◆ STATED PROBLEM 1
Transcribe the records line for line, starting with the line that contains "How far is balcony" and going on through the last line of the records.

◆ SELECTED EXTRACT
A Deliberation Upon the Film “Hancock.”

I didn’t mean to put up two Will Smith-themed posts in a row, but there’s been something on my mind lately. By now I’m sure you’ve seen some sort of advertising for the Fresh Prince’s new blockbuster superhero film – a movie trailer, a billboard, a magazine ad, a Taco Bell cup, something. Basically, the premise appears to involve Will Smith as an alcoholic superhero with the basic Superman power set – flight, super-strength, invulnerability, super-speed – but any similarity to the Man of Steel ends there. 

Whereas Superman is kind, selfless and polite, John Hancock (Smith’s character) is a drunken douchebag who tends to cause more property damage than the criminals or disasters he tries to stop. He’s not just careless – he’s an outright jerk. A scene in one of the previews shows him throwing a kid several thousand feet into the atmosphere just for calling him an asshole, only to catch the child at the last second before the 10-year-old’s life concludes as a bloody smear on the asphalt.

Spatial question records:
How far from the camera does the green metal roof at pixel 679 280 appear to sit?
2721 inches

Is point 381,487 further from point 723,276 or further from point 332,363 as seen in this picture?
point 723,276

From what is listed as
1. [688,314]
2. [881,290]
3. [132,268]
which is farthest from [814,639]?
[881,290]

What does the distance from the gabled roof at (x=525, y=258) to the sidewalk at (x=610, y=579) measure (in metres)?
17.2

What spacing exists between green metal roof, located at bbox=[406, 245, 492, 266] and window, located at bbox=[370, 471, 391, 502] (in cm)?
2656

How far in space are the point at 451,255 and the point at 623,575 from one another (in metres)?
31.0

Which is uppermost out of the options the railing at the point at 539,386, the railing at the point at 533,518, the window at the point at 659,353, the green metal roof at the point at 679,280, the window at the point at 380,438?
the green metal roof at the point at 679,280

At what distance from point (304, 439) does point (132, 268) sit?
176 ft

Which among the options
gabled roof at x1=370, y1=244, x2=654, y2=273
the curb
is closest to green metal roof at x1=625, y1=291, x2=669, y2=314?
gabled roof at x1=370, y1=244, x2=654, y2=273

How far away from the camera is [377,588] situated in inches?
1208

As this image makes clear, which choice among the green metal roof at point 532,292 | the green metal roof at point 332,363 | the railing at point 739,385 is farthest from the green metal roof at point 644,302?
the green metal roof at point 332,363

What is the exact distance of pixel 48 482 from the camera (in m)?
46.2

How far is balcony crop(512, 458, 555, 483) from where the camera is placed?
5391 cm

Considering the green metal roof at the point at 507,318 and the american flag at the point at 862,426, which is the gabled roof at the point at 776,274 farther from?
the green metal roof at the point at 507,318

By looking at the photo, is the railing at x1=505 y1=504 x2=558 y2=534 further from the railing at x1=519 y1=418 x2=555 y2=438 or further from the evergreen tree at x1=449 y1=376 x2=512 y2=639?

◆ STATED PROBLEM 2
Reproduce word for word the part of the post about the film Hancock starting with "Whereas Superman is" and going on through "smear on the asphalt.".

◆ TASK RESPONSE 1
How far is balcony crop(512, 458, 555, 483) from where the camera is placed?
5391 cm

Considering the green metal roof at the point at 507,318 and the american flag at the point at 862,426, which is the gabled roof at the point at 776,274 farther from?
the green metal roof at the point at 507,318

By looking at the photo, is the railing at x1=505 y1=504 x2=558 y2=534 further from the railing at x1=519 y1=418 x2=555 y2=438 or further from the evergreen tree at x1=449 y1=376 x2=512 y2=639?

◆ TASK RESPONSE 2
Whereas Superman is kind, selfless and polite, John Hancock (Smith’s character) is a drunken douchebag who tends to cause more property damage than the criminals or disasters he tries to stop. He’s not just careless – he’s an outright jerk. A scene in one of the previews shows him throwing a kid several thousand feet into the atmosphere just for calling him an asshole, only to catch the child at the last second before the 10-year-old’s life concludes as a bloody smear on the asphalt.